▸ Consignes de l'exercice
1. D'après le texte sur Füssli, en quelle année le peintre arrive-t-il à Londres ?
2. Relevez toutes les personnes que le texte sur Füssli désigne par leur nom, à l'exception de Füssli lui-même.
3. Pour quelle raison Füssli a-t-il quitté la Suisse, selon le texte sur Füssli ? Répondez en une ou deux phrases.

Johann Heinrich Füssli naît à Zurich, en Suisse, en 1741, dans une famille d’artistes. Malgré des inclinations précoces pour les disciplines artistiques, il fait des études classiques dans le but de devenir pasteur et il est ordonné en 1761. En 1764, il arrive à Londres, ayant dû fuir la Suisse pour avoir dénoncé les malversations d’un magistrat zurichois. Il s’oriente alors vers le dessin et la peinture et se forme en autodidacte, vite encouragé par Joshua Reynolds, alors président de la Royal Academy. Dans les années 1770, il se rend longuement en Italie où il sera impressionné autant par l’art antique que par Michel-Ange et le Maniérisme.
C’est un artiste érudit et éclectique qui développe un style très personnel, qui s’éloigne des règles académiques.

Dans ce rare autoportrait, le peintre se livre à un exercice d’introspection. Il traduit une forme d’inquiétude et de mélancolie en insistant sur le regard, aux orbites creusées, le grand front soucieux et le menton posé dans le creux des mains. Il a pu être influencé par son ami, Johann Caspar Lavater, inventeur de la physiognomie, pseudoscience qui met en rapport les traits du visage et les traits de caractère.

▸ Données fournies
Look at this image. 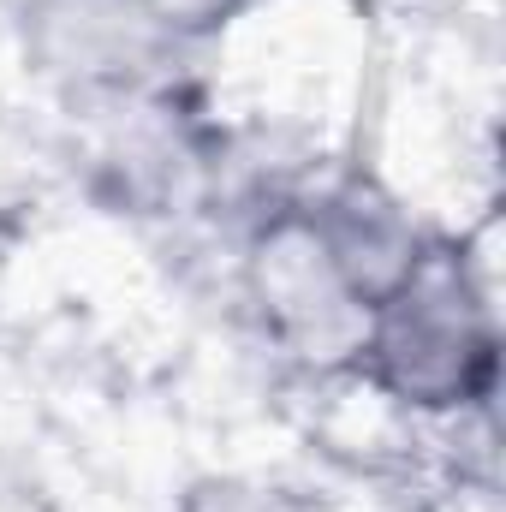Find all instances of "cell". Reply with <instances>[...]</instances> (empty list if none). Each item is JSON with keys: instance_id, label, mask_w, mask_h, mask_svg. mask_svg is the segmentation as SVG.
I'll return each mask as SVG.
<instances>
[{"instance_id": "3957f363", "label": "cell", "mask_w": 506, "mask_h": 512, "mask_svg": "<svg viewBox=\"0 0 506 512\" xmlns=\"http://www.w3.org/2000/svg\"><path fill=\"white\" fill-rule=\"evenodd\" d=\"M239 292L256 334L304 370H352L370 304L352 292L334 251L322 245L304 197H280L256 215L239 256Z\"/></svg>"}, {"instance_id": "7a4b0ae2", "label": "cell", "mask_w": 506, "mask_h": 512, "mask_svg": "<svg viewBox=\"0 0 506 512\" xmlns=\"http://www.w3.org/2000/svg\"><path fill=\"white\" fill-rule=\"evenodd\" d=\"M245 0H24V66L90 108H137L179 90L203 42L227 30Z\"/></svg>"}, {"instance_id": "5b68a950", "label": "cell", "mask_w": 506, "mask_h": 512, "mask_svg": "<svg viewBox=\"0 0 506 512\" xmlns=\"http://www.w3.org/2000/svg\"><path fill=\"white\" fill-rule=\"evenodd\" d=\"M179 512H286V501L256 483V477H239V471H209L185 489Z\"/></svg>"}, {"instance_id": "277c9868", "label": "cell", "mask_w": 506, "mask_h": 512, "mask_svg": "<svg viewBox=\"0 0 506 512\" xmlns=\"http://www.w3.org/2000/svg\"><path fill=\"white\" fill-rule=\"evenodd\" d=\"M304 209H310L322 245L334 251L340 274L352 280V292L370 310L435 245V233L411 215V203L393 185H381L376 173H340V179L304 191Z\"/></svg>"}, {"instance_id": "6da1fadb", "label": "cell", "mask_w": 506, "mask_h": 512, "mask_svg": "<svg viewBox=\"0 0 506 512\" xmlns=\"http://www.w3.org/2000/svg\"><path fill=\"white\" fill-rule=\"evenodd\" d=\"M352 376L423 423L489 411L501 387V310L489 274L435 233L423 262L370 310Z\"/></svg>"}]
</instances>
...
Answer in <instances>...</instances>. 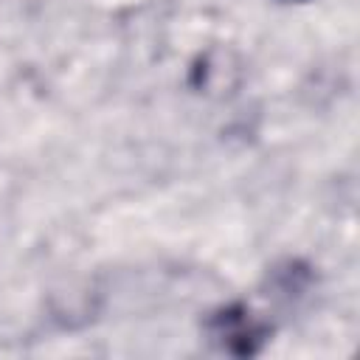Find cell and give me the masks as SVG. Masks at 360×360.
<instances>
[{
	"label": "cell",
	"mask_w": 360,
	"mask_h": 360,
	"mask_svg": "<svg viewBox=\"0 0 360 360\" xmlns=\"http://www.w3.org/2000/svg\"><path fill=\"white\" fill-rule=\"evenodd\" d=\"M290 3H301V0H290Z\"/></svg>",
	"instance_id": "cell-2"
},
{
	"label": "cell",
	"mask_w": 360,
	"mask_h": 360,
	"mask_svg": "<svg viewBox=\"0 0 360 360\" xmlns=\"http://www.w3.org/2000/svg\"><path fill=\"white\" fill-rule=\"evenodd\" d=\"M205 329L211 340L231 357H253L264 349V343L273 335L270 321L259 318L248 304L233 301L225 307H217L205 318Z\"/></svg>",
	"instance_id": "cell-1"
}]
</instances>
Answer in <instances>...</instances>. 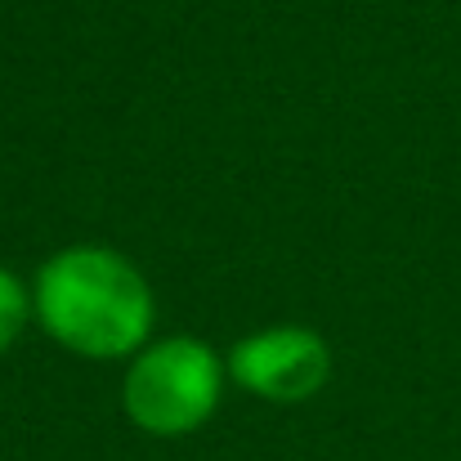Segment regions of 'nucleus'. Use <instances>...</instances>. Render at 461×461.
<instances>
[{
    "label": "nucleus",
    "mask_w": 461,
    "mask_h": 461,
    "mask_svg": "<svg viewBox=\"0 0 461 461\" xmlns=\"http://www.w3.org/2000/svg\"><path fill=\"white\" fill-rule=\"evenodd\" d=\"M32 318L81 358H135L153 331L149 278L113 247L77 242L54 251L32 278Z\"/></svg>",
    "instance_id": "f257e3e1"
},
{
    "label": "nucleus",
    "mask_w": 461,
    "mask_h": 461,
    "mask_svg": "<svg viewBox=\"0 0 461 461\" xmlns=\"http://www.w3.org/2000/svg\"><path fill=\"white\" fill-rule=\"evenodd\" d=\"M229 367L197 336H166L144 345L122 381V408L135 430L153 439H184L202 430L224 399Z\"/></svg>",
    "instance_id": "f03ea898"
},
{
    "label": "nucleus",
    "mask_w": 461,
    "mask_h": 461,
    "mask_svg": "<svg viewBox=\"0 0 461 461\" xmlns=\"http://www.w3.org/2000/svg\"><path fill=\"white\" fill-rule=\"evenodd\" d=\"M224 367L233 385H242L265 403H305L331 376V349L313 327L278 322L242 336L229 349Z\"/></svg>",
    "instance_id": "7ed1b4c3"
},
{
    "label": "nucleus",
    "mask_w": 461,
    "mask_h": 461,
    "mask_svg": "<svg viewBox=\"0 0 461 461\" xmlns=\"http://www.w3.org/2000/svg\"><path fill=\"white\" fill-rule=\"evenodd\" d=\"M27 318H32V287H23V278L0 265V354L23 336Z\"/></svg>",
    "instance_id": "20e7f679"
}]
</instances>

▸ Réponses aux consignes
1. En 1764.

2. Joshua Reynolds, Michel-Ange et Johann Caspar Lavater.

3. Füssli a dû fuir la Suisse parce qu'il avait dénoncé les malversations d'un magistrat zurichois.